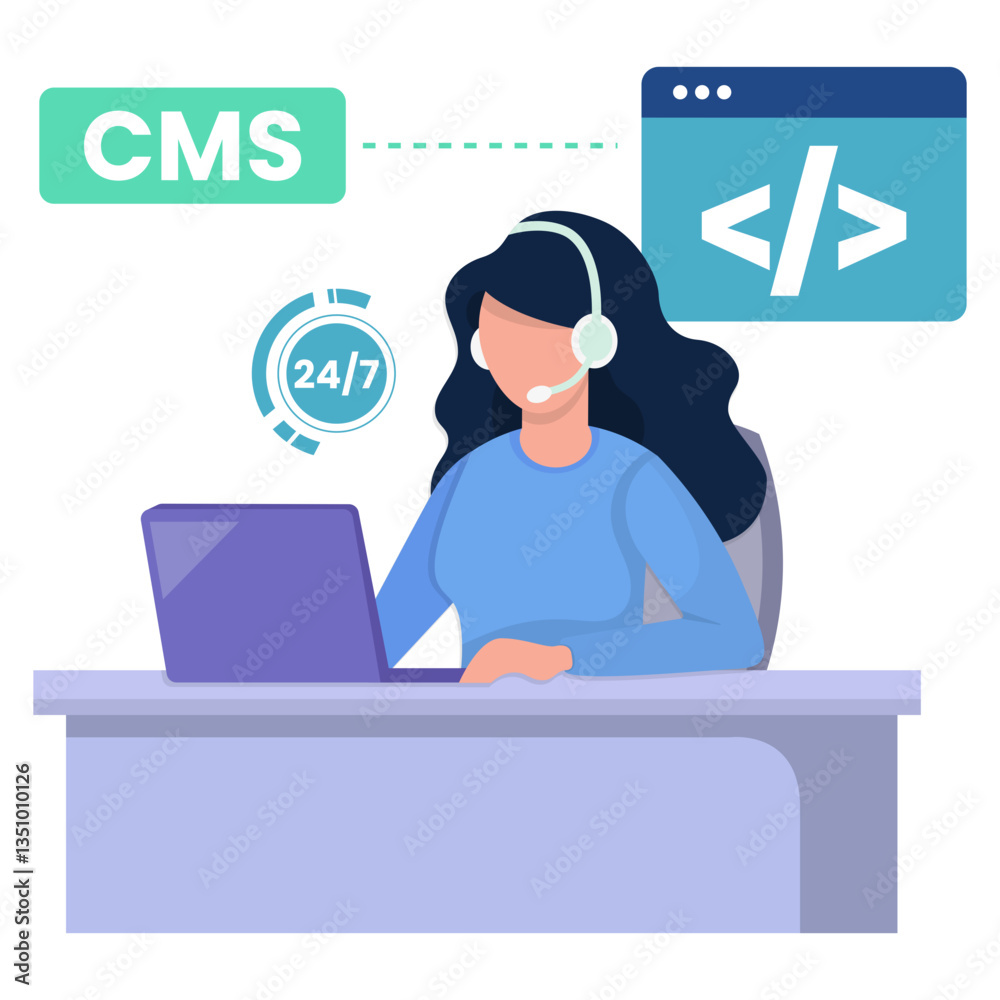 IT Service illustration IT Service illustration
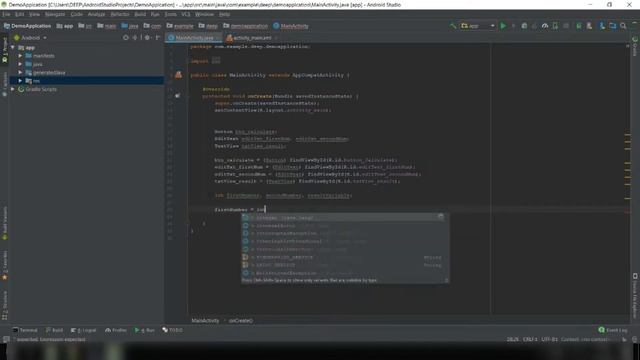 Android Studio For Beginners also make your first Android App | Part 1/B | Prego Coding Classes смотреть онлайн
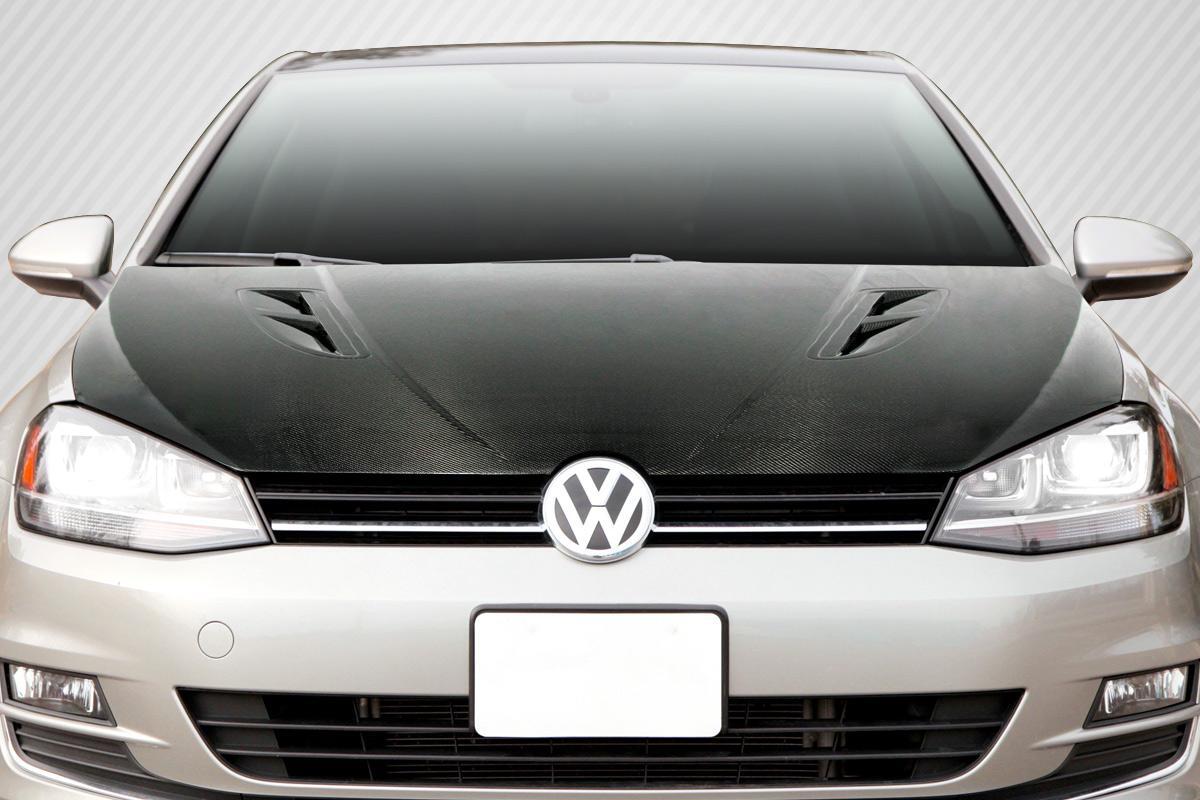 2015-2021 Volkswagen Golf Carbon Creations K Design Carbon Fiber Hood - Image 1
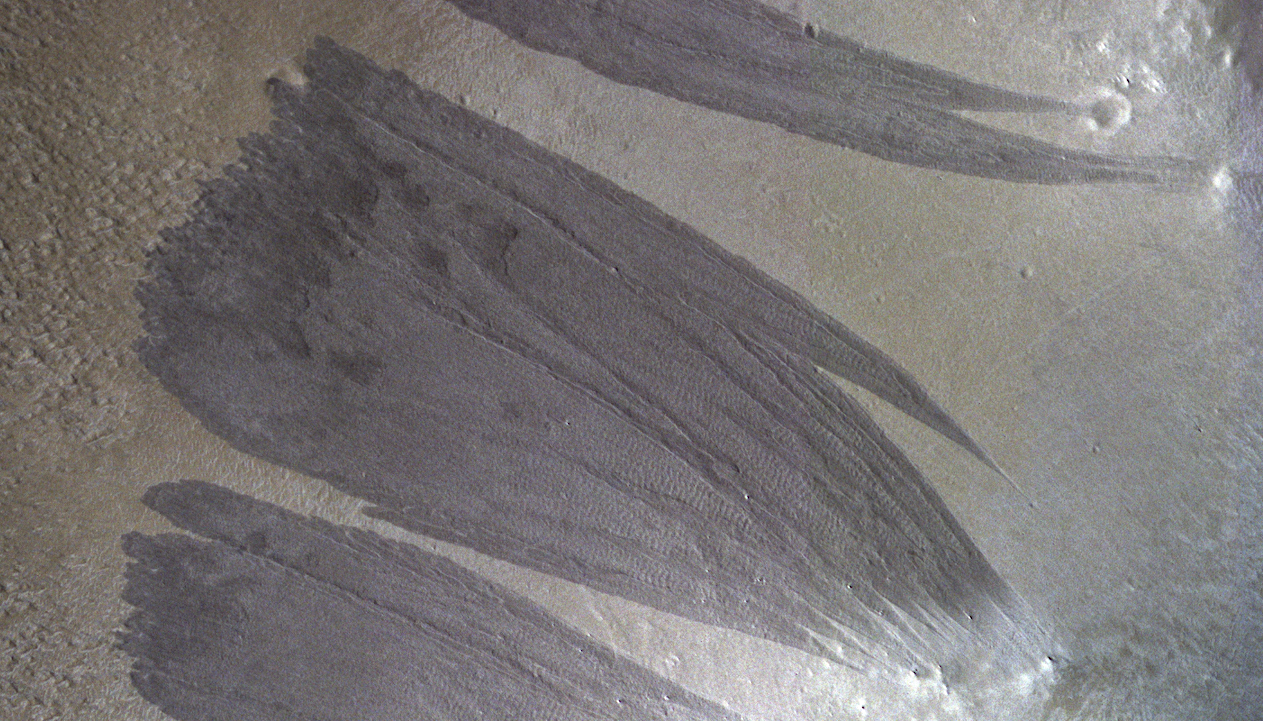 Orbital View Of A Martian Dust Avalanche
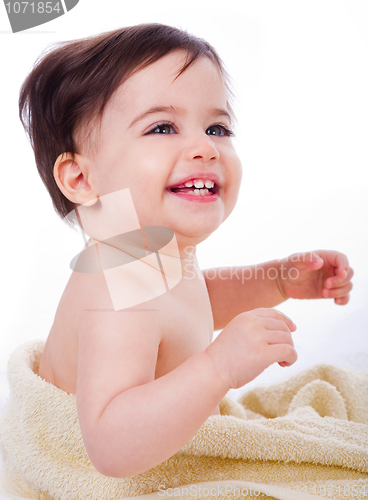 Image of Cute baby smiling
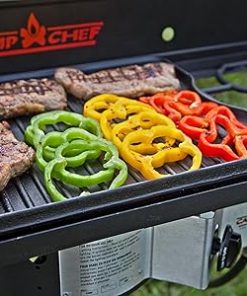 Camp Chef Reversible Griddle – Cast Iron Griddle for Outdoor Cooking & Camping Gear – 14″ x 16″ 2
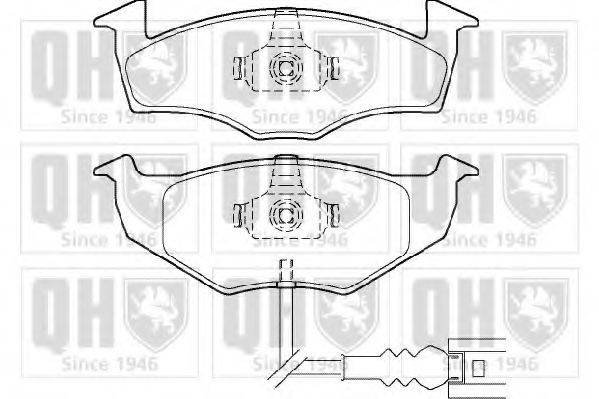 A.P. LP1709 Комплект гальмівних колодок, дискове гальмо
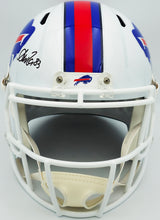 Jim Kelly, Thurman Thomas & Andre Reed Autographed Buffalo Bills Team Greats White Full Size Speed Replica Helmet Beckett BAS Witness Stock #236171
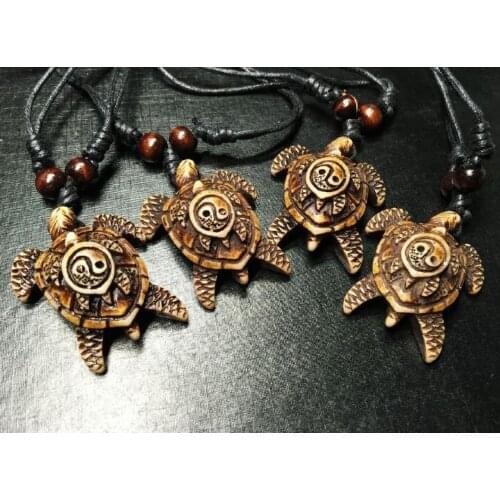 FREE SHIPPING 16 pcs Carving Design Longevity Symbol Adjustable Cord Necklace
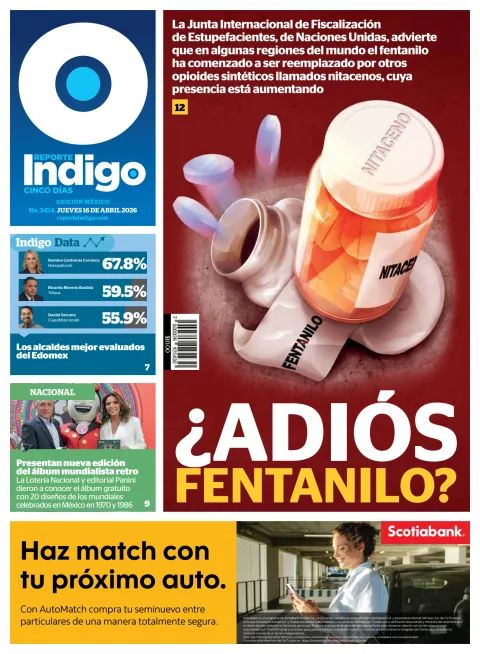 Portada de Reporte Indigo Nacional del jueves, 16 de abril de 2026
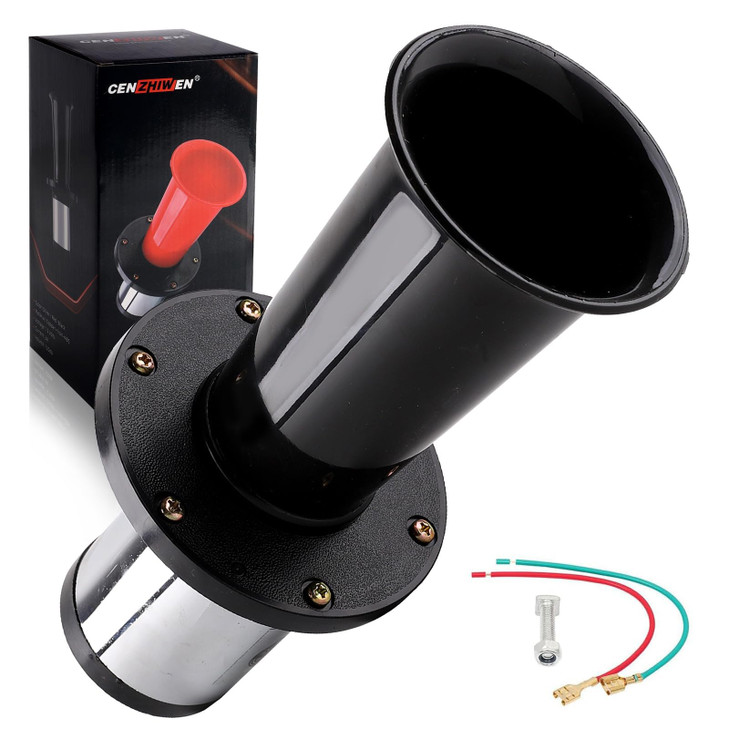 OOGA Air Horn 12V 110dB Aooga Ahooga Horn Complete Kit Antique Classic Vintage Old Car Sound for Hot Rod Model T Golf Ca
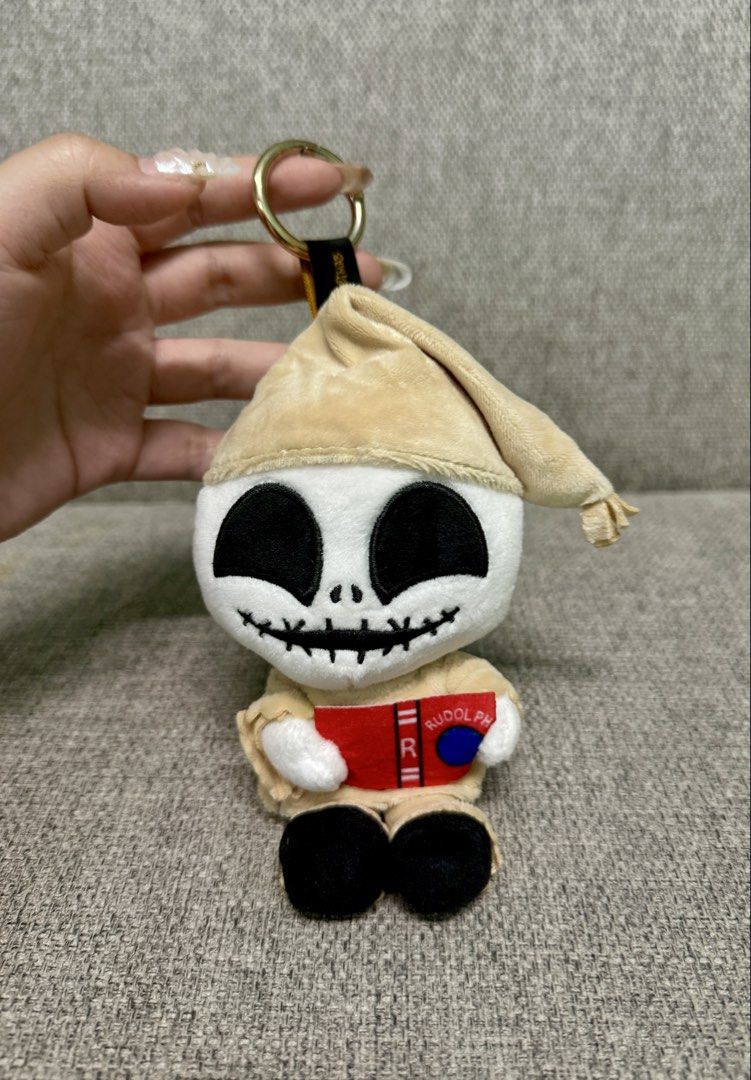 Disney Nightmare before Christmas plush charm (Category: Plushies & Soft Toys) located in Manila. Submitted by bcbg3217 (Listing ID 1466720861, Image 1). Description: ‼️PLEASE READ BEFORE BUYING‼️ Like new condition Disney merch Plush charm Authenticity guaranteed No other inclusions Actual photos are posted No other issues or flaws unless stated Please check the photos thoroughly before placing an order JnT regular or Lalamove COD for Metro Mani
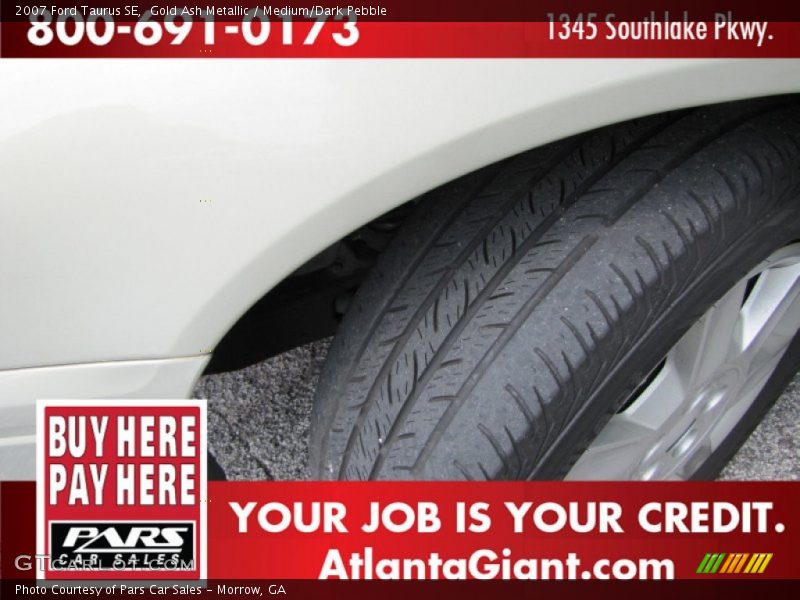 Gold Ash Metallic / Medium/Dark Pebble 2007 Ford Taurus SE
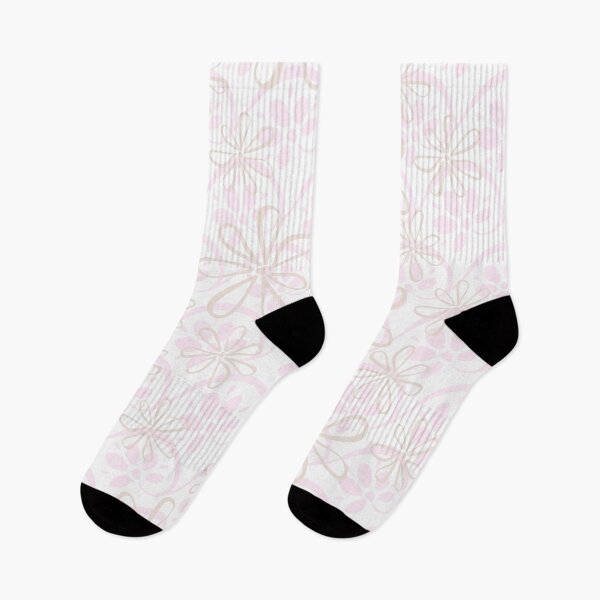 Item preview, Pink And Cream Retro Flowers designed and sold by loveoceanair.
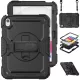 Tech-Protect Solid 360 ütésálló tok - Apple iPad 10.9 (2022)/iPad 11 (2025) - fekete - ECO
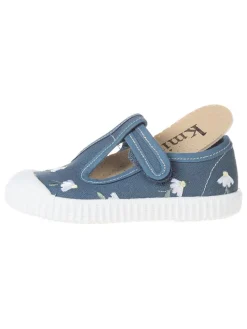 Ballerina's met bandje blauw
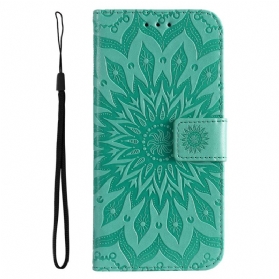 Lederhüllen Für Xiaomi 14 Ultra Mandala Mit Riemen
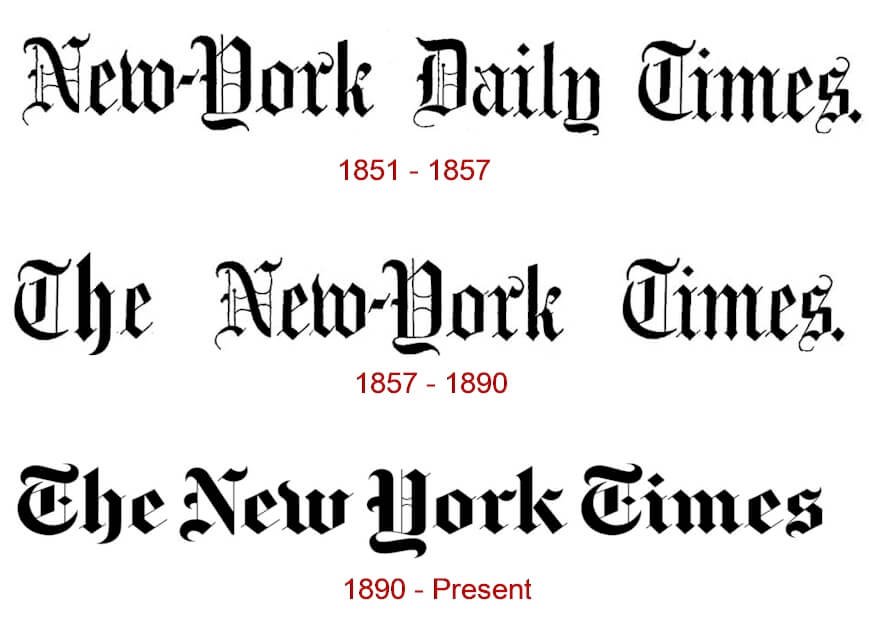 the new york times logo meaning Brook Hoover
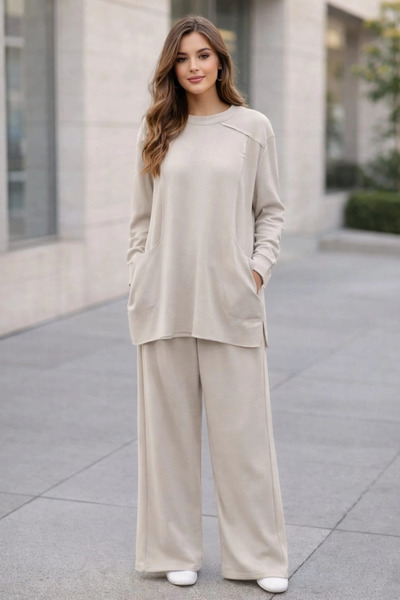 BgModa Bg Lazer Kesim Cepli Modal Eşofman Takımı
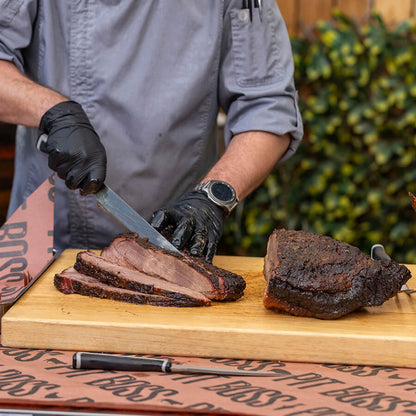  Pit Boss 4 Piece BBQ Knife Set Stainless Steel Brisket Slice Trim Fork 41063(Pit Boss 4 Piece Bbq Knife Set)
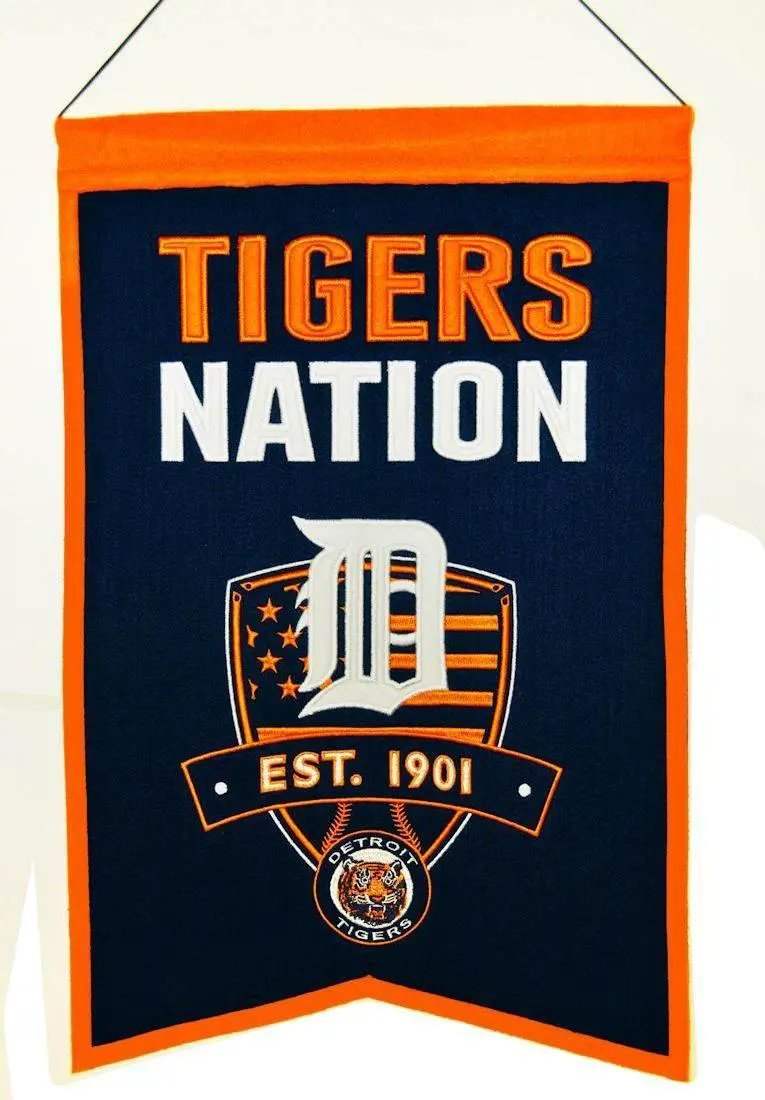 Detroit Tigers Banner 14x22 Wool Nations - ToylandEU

(ACTIVITY) Give every line of the records above again, exactly, and omit the pictures.

(TASK RESULT)
 IT Service illustration IT Service illustration
 Android Studio For Beginners also make your first Android App | Part 1/B | Prego Coding Classes смотреть онлайн
 2015-2021 Volkswagen Golf Carbon Creations K Design Carbon Fiber Hood - Image 1
 Orbital View Of A Martian Dust Avalanche
 Image of Cute baby smiling
 Camp Chef Reversible Griddle – Cast Iron Griddle for Outdoor Cooking & Camping Gear – 14″ x 16″ 2
 A.P. LP1709 Комплект гальмівних колодок, дискове гальмо
 Jim Kelly, Thurman Thomas & Andre Reed Autographed Buffalo Bills Team Greats White Full Size Speed Replica Helmet Beckett BAS Witness Stock #236171
 FREE SHIPPING 16 pcs Carving Design Longevity Symbol Adjustable Cord Necklace
 Portada de Reporte Indigo Nacional del jueves, 16 de abril de 2026
 OOGA Air Horn 12V 110dB Aooga Ahooga Horn Complete Kit Antique Classic Vintage Old Car Sound for Hot Rod Model T Golf Ca
 Disney Nightmare before Christmas plush charm (Category: Plushies & Soft Toys) located in Manila. Submitted by bcbg3217 (Listing ID 1466720861, Image 1). Description: ‼️PLEASE READ BEFORE BUYING‼️ Like new condition Disney merch Plush charm Authenticity guaranteed No other inclusions Actual photos are posted No other issues or flaws unless stated Please check the photos thoroughly before placing an order JnT regular or Lalamove COD for Metro Mani
 Gold Ash Metallic / Medium/Dark Pebble 2007 Ford Taurus SE
 Item preview, Pink And Cream Retro Flowers designed and sold by loveoceanair.
 Tech-Protect Solid 360 ütésálló tok - Apple iPad 10.9 (2022)/iPad 11 (2025) - fekete - ECO
 Ballerina's met bandje blauw
 Lederhüllen Für Xiaomi 14 Ultra Mandala Mit Riemen
 the new york times logo meaning Brook Hoover
 BgModa Bg Lazer Kesim Cepli Modal Eşofman Takımı
  Pit Boss 4 Piece BBQ Knife Set Stainless Steel Brisket Slice Trim Fork 41063(Pit Boss 4 Piece Bbq Knife Set)
 Detroit Tigers Banner 14x22 Wool Nations - ToylandEU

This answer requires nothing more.